La película tiene varias escenas involuntariamente molestas que retratan la absurda visión occidental del exotismo. La felicidad se empaña cuando un miembro de la comuna es devorado por un tiburón que ha logrado colarse milagrosamente en el lago. Por la noche se improvisa una ceremonia funeraria en torno al fuego del campamento. Un hombre joven con pelo blanco estilo «rasta» empieza a rasguear una guitarra y acaba tocando la clásica introducción al «Canto de redención» de Bob Marley. La condescendencia de este «blanco disfrazado de negro» cantando una canción sobre la emancipación de los esclavos convierte el «Gracias, India» de Morissette en un himno a la sensibilidad. Pero, una vez más, es lo de siempre: el imparable marketing de la contracultura. Al fin y al cabo, el mensaje central es que, en su país, estos occidentales estaban igual de oprimidos que los esclavos. Su descubrimiento de esta isla (sin tailandeses pesados empeñados en venderles baratijas) es un milagro comparable a la necesidad reprimida que tienen los «rastas» de huir de «Babilonia» y volver a su añorada Etiopía.

*

En última instancia, el viajero moderno se enfrenta a un serio dilema. Por un lado, el afán de exotismo convierte el viaje en un bien posicional y obliga a los viajeros serios a hacer un enorme esfuerzo para ir siempre por delante de las oleadas masivas de turistas. Por otra parte, cuando la masa de turistas llega a una zona virgen, la economía se transforma por completo para dar cabida a los futuros visitantes. Curiosamente, esa actitud anticapitalista que fomenta las cruzadas en pos del exotismo es la que empuja a los países subdesarrollados hacia la rueda de la economía global.
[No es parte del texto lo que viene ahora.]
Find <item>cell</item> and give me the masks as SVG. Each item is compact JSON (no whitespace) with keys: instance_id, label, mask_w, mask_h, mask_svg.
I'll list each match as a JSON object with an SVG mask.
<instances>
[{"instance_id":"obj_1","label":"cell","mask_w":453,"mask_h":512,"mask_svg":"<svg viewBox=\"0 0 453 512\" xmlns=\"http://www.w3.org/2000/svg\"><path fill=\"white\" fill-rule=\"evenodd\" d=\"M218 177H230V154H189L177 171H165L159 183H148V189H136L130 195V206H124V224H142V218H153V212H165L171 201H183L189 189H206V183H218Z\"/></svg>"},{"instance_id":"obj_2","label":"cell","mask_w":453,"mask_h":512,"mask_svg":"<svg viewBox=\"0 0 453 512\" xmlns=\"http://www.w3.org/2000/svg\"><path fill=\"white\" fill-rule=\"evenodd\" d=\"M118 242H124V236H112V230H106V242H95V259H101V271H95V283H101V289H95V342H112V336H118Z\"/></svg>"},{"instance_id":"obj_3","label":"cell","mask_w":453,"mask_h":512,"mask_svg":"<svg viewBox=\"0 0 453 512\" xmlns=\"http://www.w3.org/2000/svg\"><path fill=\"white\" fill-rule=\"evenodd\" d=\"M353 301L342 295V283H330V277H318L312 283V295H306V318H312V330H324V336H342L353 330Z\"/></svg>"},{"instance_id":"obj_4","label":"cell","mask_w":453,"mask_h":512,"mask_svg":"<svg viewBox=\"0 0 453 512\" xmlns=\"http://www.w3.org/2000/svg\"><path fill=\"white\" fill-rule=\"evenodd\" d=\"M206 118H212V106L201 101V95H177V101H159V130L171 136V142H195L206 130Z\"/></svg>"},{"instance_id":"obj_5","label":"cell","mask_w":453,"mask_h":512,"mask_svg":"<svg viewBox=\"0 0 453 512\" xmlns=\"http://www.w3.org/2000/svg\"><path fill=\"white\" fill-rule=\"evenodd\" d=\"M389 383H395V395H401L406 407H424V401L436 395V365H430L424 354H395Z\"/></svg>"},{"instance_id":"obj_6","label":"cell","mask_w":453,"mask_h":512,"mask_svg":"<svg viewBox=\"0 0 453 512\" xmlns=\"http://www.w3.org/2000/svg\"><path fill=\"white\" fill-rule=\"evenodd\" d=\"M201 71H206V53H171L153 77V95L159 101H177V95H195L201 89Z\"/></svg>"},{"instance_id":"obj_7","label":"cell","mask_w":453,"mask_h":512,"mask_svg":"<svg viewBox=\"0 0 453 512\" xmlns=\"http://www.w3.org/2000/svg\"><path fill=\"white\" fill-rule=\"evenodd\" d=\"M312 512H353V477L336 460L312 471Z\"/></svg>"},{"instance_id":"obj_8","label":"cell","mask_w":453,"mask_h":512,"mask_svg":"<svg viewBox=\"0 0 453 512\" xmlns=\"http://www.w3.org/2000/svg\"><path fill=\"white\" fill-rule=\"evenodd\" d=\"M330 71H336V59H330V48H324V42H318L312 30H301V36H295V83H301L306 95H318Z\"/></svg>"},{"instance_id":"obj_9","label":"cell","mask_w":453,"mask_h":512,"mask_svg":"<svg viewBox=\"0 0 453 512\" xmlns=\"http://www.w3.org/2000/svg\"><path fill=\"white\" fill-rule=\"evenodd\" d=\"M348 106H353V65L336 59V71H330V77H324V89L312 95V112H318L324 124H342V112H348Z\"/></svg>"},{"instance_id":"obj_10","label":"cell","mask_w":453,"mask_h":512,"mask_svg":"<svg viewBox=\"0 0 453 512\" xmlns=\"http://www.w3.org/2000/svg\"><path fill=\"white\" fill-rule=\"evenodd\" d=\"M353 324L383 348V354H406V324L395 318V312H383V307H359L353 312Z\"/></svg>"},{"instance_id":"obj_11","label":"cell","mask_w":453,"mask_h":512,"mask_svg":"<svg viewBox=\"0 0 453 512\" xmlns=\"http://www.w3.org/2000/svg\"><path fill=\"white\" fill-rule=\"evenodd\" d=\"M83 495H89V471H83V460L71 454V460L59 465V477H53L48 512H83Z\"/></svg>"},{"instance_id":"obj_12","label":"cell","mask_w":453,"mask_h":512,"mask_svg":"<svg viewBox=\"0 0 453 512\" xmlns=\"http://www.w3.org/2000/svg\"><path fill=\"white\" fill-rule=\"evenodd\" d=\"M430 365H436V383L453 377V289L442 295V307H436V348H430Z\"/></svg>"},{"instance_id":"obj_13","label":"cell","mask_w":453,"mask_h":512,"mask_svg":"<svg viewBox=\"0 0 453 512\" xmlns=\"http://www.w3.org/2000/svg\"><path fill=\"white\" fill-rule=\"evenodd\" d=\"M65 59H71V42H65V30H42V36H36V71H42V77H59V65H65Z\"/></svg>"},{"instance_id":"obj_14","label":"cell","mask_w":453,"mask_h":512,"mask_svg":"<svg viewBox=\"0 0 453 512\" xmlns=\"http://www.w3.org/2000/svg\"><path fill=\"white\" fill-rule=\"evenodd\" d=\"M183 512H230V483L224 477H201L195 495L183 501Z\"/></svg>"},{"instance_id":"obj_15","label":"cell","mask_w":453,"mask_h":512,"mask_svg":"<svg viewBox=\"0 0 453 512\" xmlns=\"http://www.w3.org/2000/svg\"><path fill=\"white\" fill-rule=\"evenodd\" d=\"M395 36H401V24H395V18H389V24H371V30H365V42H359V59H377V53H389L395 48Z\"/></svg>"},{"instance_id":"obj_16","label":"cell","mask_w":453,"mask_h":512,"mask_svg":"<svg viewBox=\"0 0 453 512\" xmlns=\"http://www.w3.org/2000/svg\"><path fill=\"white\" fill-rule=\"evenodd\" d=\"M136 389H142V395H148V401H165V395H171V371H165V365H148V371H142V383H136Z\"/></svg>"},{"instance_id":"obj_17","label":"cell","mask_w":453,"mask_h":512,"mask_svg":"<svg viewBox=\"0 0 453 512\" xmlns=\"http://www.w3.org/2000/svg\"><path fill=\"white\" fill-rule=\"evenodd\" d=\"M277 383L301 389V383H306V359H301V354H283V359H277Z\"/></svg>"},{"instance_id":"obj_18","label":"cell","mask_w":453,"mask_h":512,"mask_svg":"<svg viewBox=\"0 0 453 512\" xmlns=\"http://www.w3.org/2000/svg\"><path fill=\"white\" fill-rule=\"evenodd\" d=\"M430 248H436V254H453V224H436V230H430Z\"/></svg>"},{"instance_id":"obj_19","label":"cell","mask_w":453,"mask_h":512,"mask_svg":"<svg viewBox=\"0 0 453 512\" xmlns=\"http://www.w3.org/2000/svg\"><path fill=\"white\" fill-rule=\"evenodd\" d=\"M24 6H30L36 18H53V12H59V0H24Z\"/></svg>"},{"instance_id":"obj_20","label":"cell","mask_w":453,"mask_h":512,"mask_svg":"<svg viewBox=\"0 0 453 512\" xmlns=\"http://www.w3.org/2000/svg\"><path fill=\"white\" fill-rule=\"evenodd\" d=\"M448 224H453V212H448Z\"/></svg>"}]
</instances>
Puede parecer que no hay manera de evitar ninguno de los cuernos de este dilema. El turismo industrial es repugnante, vulgar y abusivo. El placer de un viaje aparentemente exótico se verá anulado por el descubrimiento de que huir de la modernidad no soluciona el problema, sino que lo alimenta. Pero quedarse en casa es rechazar una ganga intercultural fácilmente asequible. Entonces, ¿qué posibilidades le quedan al viajero bienintencionado?

Un modo de viajar que casi nunca mencionan los sociólogos y demás expertos en turismo es el viaje de negocios. Sin embargo, hay mucho que decir sobre esta modalidad aparentemente auténtica y carente de todo egoísmo. Como hemos visto, la mayoría de los viajeros buscadores de lo exótico (aunque sea inconscientemente) tienen el problema de que están demasiado concentrados en la psicología social del viaje como experiencia y no en la experiencia en sí. Es decir, en vez de elegir un destino basado en criterios relativamente objetivos tales como comodidad, buen servicio, importe, amabilidad de la población local y demás, eligen sus destinos basándose en su «autenticidad» o «exotismo» y en el capital social que aporta de cara a la ansiada distinción. El valor de un destino depende de la cantidad de «modernos» que ya hayan ido y en el nivel de preparación que tenga la población nativa. Este aspecto simbólico del turismo transforma los destinos potenciales en bienes posicionales.

Ninguno de estos problemas afecta al viaje de negocios. En contraste con el viajero exótico, que gasta la menor cantidad de dinero posible mientras se zambulle en la diferencia, el enviado profesional normalmente habrá sido enviado por el gobierno local. Su viaje representa un descenso de lo simbólico a lo material. Este individuo no busca significados espirituales, ni bienes posicionales, ni monumentos turísticos, sino un intercambio comercial que, en principio, no tiene por qué ser abusivo ni unilateral. Puede estar relacionado con la competencia, como en el caso de dos empresas que compitan por una cuota de mercado en un país extranjero. Pero en contraste con las oleadas de turistas generadas por los buscadores de un capital social, este tipo de competitividad beneficia a la población local, que podrá negociar con mejores condiciones. Finalmente, puede que el único modo «auténtico» de viajar sea el viaje de negocios. Todo lo demás es turismo.